● **Exercise text**:
--- START ---

HHS: Insurers won’t be penalized if they don’t update their No Surprises Act qualifying payment amounts as required
Insurers have close to seven months, perhaps longer, before they’ll face consequences for not abiding by a court ruling that struck down the current QPA methodology.
Providers may not immediately benefit from a favorable court ruling that affects the methodology for determining the qualifying payment amount (QPA) under the No Surprises Act.
The U.S. Department of Health and Human Services (HHS) issued guidance Oct. 6 that says the Biden administration will not enforce the court decision until at least May 1. The grace period could extend to Nov. 1, 2024, at the administration’s discretion. In addition, the Department of Justice is planning to appeal the ruling, according to information in the guidance.
Insurers technically will be expected to abide by the court decision in determining QPAs for items and services. However, they will not face disciplinary measures if they retain the QPAs they have calculated using the guidelines that were in place before the court decision.

--- END ---

● **Required actions**:
1. Copy word for word the part of the No Surprises Act article that begins at the words "HHS: Insurers won’t" and stops after "No Surprises Act.".
2. Take the No Surprises Act article further, picking up right after its last sentence.

● **Material provided**:
--- START ---

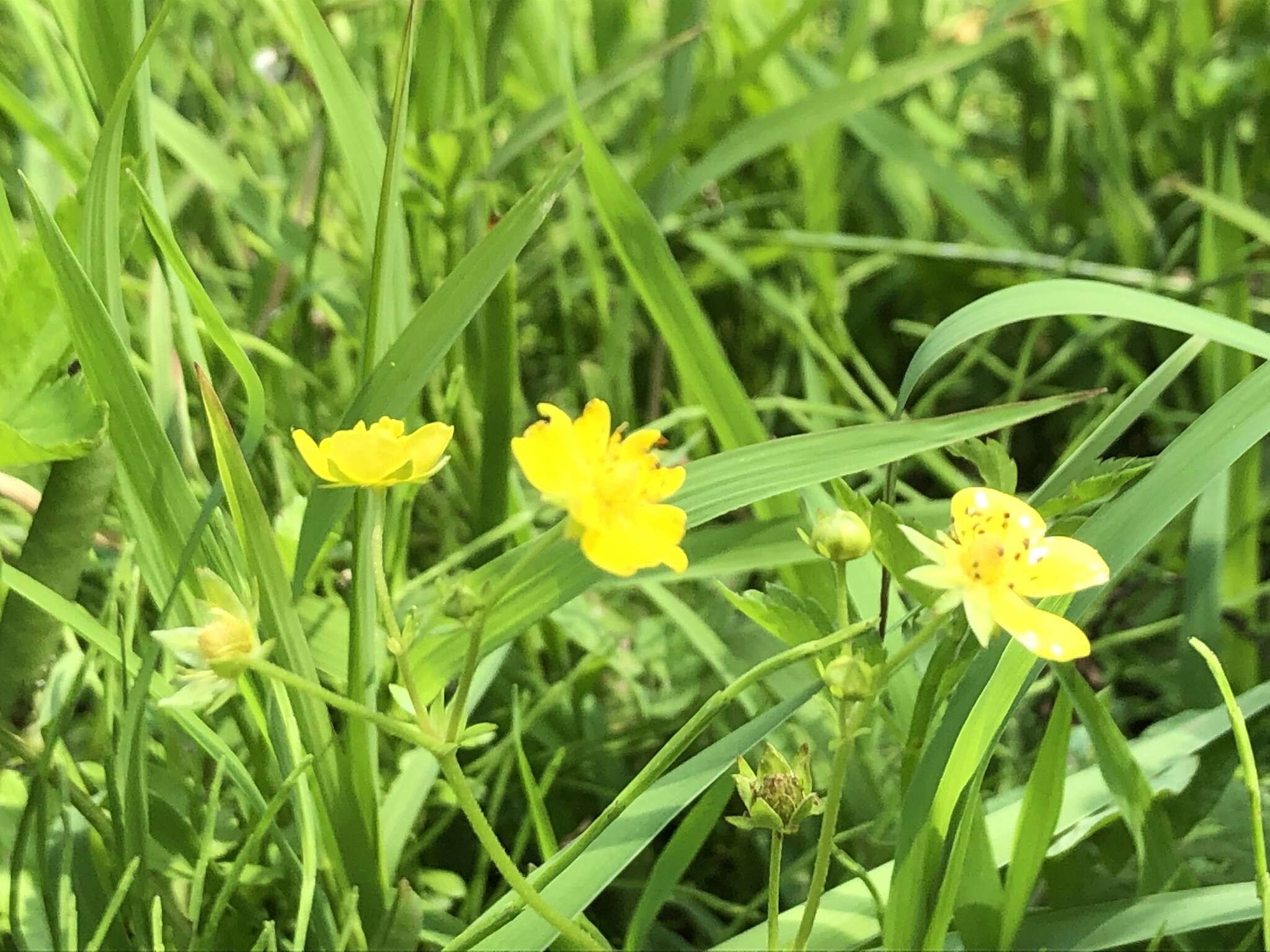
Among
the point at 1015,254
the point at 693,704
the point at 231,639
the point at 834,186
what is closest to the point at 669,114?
the point at 834,186

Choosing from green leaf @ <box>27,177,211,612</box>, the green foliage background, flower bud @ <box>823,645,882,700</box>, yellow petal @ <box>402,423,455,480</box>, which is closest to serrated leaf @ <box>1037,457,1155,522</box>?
the green foliage background

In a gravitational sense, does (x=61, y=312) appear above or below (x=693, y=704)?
above

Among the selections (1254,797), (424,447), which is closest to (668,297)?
(424,447)

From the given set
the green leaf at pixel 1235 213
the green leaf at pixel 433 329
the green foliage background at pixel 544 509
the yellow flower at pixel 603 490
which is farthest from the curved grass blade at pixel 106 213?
the green leaf at pixel 1235 213

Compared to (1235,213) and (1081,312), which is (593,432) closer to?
(1081,312)

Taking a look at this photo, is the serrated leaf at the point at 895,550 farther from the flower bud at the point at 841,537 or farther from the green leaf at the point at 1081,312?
the green leaf at the point at 1081,312

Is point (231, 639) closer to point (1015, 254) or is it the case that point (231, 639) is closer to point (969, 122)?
point (1015, 254)

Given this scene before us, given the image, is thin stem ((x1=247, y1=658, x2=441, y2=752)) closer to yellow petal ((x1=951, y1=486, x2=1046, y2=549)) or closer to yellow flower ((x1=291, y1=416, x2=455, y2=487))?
yellow flower ((x1=291, y1=416, x2=455, y2=487))
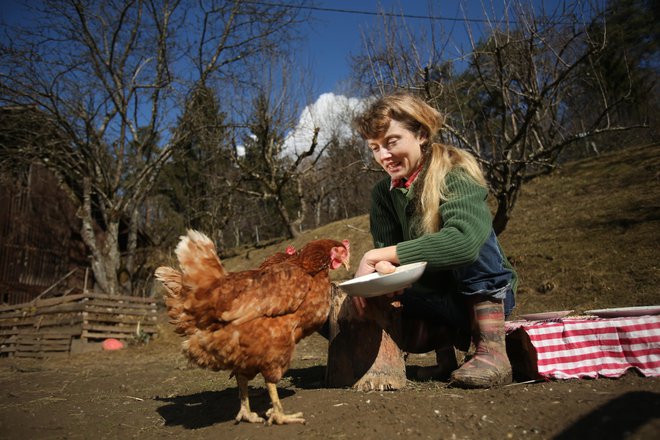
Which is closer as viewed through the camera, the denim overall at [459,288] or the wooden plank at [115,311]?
the denim overall at [459,288]

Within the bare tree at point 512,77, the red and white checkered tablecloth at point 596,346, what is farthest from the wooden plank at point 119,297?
the red and white checkered tablecloth at point 596,346

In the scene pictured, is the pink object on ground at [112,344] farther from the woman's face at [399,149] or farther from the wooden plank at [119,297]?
the woman's face at [399,149]

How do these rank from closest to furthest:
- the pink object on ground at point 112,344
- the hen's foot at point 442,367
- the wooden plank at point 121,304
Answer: the hen's foot at point 442,367 → the pink object on ground at point 112,344 → the wooden plank at point 121,304

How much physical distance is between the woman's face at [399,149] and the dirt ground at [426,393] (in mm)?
1427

--- END ---

● **Answer section**:
1.
HHS: Insurers won’t be penalized if they don’t update their No Surprises Act qualifying payment amounts as required
Insurers have close to seven months, perhaps longer, before they’ll face consequences for not abiding by a court ruling that struck down the current QPA methodology.
Providers may not immediately benefit from a favorable court ruling that affects the methodology for determining the qualifying payment amount (QPA) under the No Surprises Act.

2.
HHS and the Departments of Labor and Treasury, which together oversee implementation of the No Surprises Act, say requiring insurers to recalculate QPAs “could require significant resources and take many months, if not longer.”
The guidance clarifies that insurers won’t face consequences if they apply current QPAs in any context prescribed by the No Surprises Act. The legislation established QPAs as a benchmark both for determining patient cost-sharing for out-of-network care and for settling out-of-network payment disputes.
“This exercise of enforcement discretion applies to QPAs for purposes of patient cost-sharing, providing required disclosures with an initial payment or notice of denial of payment, and providing required disclosures and submissions under the federal IDR [independent dispute resolution] process,” the guidance states.
Problems with the methodology
The Aug. 24 ruling in the Eastern District of Texas federal court found flaws with several aspects of the regulations that established the protocol for determining the QPA, which the No Surprises Act defines as the median in-network payment rate for a given service in a given market.
The court said the regulations deviated from legislative intent by, among other issues, allowing insurers to incorporate ghost rates in the calculation.
“We don’t really understand how QPAs are calculated, nor do we ever receive calculations of what QPAs are,” Jim Budzinski, CFO of Wellstar Health in Georgia, said during a September hearing of the House Ways and Means Committee.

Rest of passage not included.